**WHAT IS BEING ASKED:** Render as a numbered list every line of the records from the line containing "In the scene captured, out of" up to and including the final line, omitting blank lines.

**RECORDED DATA:**
"""
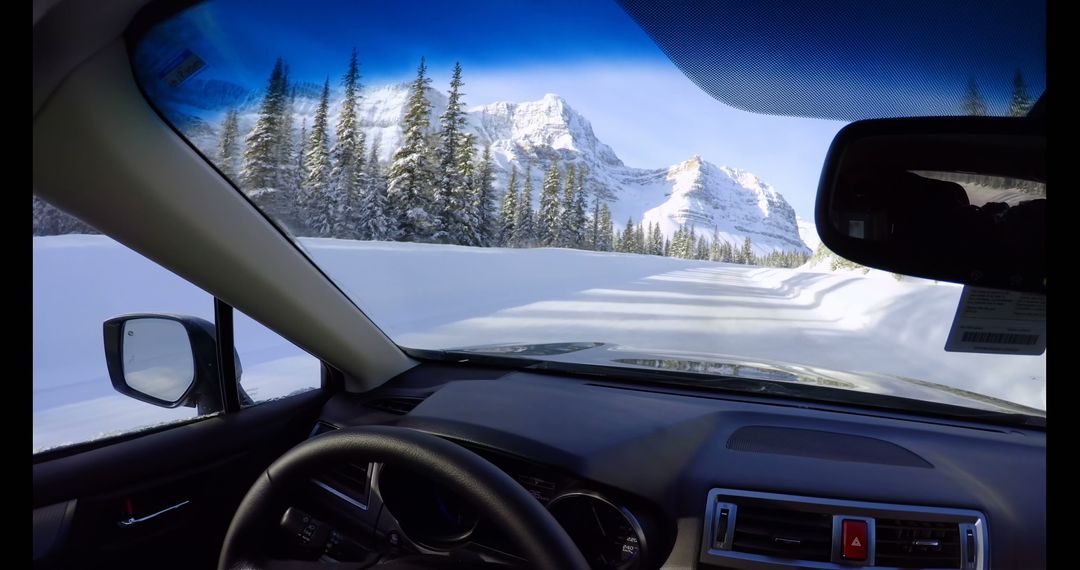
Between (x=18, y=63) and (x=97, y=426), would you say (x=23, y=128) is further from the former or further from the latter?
(x=97, y=426)

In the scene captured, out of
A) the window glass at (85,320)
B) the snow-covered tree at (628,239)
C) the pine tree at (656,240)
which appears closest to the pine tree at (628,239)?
the snow-covered tree at (628,239)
"""
**TASK SOLUTION:**
1. In the scene captured, out of
2. A) the window glass at (85,320)
3. B) the snow-covered tree at (628,239)
4. C) the pine tree at (656,240)
5. which appears closest to the pine tree at (628,239)?
6. the snow-covered tree at (628,239)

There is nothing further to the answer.